PlayBlock is not a shared execution environment for unrelated applications.\
It is designed specifically for:

* Games
* Predictions
* Casino-style interactions
* Settlement-heavy workflows

This allows aggressive tuning of:

* Block intervals
* Gas limits
* Sequencer behavior
* State access patterns

#### 2. Layer-3 architecture on Arbitrum + AnyTrust

PlayBlock operates as a Layer-3 application chain using:

* Arbitrum Orbit stack
* AnyTrust data availability

This enables:

* Significantly lower data costs
* Faster block production
* Higher sustained throughput for small, frequent transactions

The tradeoff is explicit and intentional:\
PlayBlock prioritizes performance and cost efficiency while maintaining Ethereum-anchored security guarantees.

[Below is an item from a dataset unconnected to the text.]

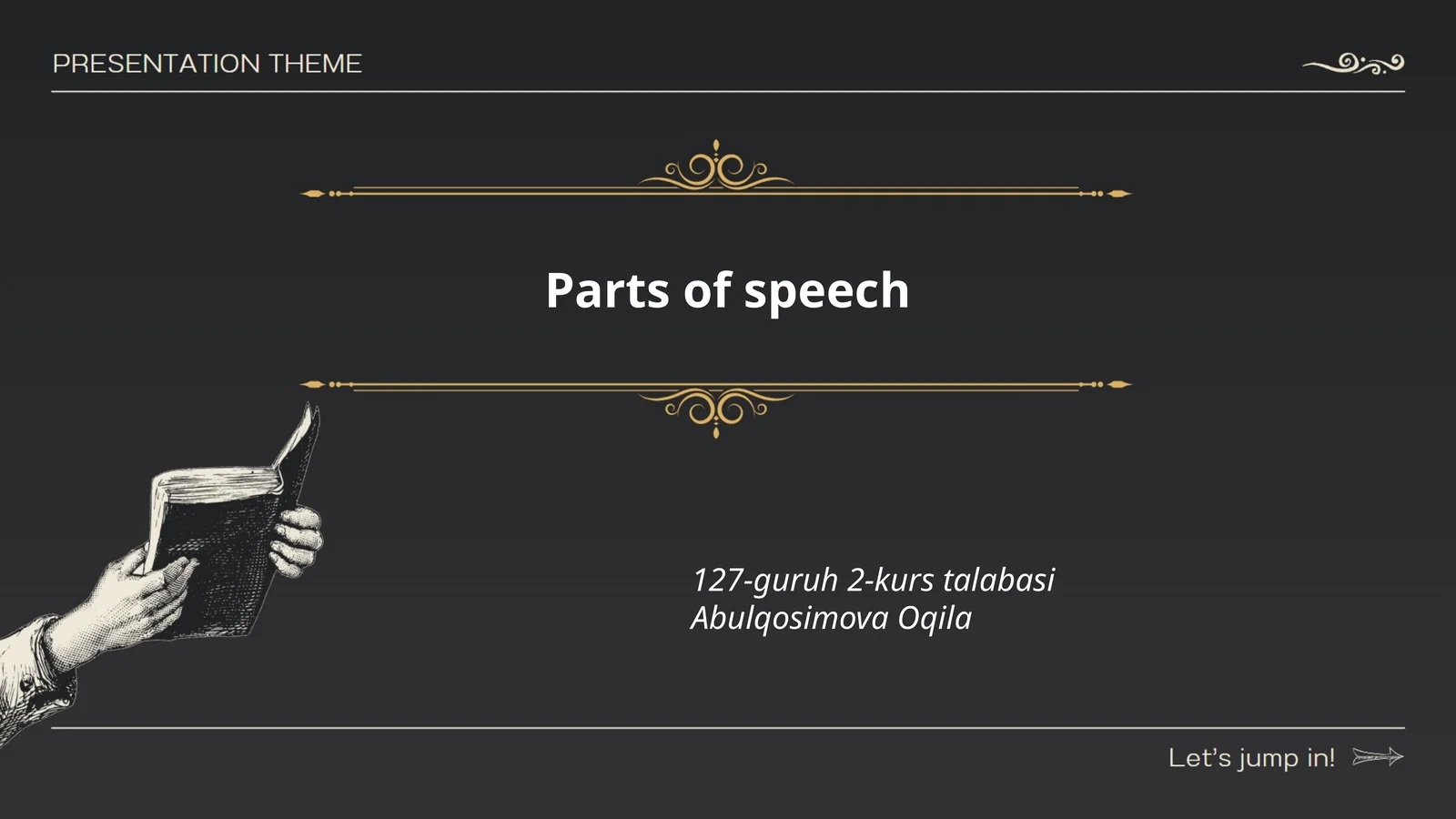 PRESENTATION THEME

Parts of speech

127-guruh 2-kurs talabasi
Abulqosimova Oqila

Let's jump in!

#### 3. Gasless execution for users

End users do not pay gas directly.

This removes several performance bottlenecks present on public L2s:

* No user-side gas estimation delays
* No mempool competition
* No priority fee bidding wars

From a benchmark perspective, this results in:

* More stable inclusion times
* Predictable cost per action
* Cleaner latency distributions

#### 4. Deterministic settlement first

In gaming, determinism beats raw speed.

PlayBlock enforces:

* Strict ordering of actions
* Deterministic settlement logic
* Clear separation between:
  * User-visible confirmation
  * Upstream settlement finality

This makes benchmarks more meaningful for real money systems.

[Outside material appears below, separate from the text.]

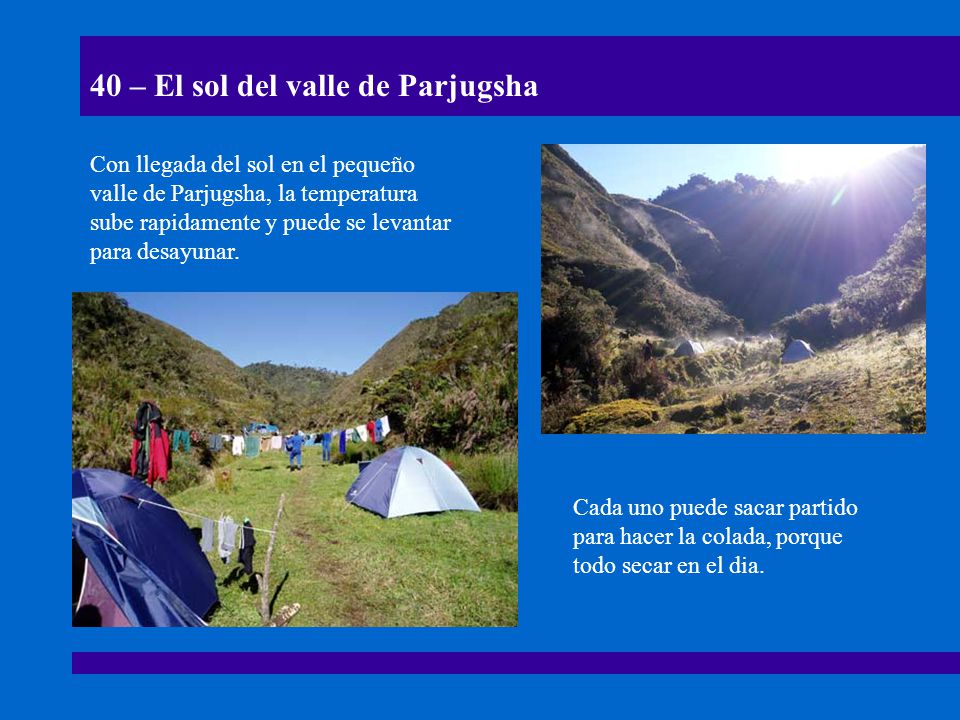 40 – El sol del valle de Parjugsha

Con llegada del sol en el pequeño valle de Parjugsha, la temperatura sube rapidamente y puede se levantar para desayunar.

Cada uno puede sacar partido para hacer la colada, porque todo secar en el dia.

### Benchmark methodology (recommended)

To ensure fair comparison, PlayBlock benchmarks follow a consistent structure:

#### Workloads tested

1. Native token transfer
2. ERC-20 transfer
3. Game action (state update + event emission)

#### Load profile

* Gradual ramp-up (e.g. 50 → 500 → 2,000 tx/s)
* Sustained load per level (10–20 minutes)
* Measurement of:
  * p50 / p95 latency
  * Error / revert rate
  * Effective throughput
  * Cost per transaction

#### Reporting principles

* Separate local confirmation from L1 finality
* Report sustained numbers, not peaks
* Publish configuration parameters alongside results

### Interpreting benchmark results correctly

When comparing PlayBlock to other chains, it is critical to understand:

* A 2s block time on a general L2 does not imply worse UX if pre-confirmation is used
* A sub-second block time does not guarantee deterministic settlement
* “Finality” can mean different things depending on the rollup or proof system

PlayBlock benchmarks are designed to answer one question:

> **Can this system reliably settle high-frequency, real-money game actions at scale?**

### Summary

PlayBlock’s performance profile is the result of deliberate architectural choices:

* Layer-3 app-chain design
* AnyTrust data availability
* Gasless execution
* Deterministic settlement focus

Rather than competing on marketing TPS numbers, PlayBlock optimizes for what actually matters in production gaming systems:\
low latency, predictable costs, and reliable settlement under sustained load.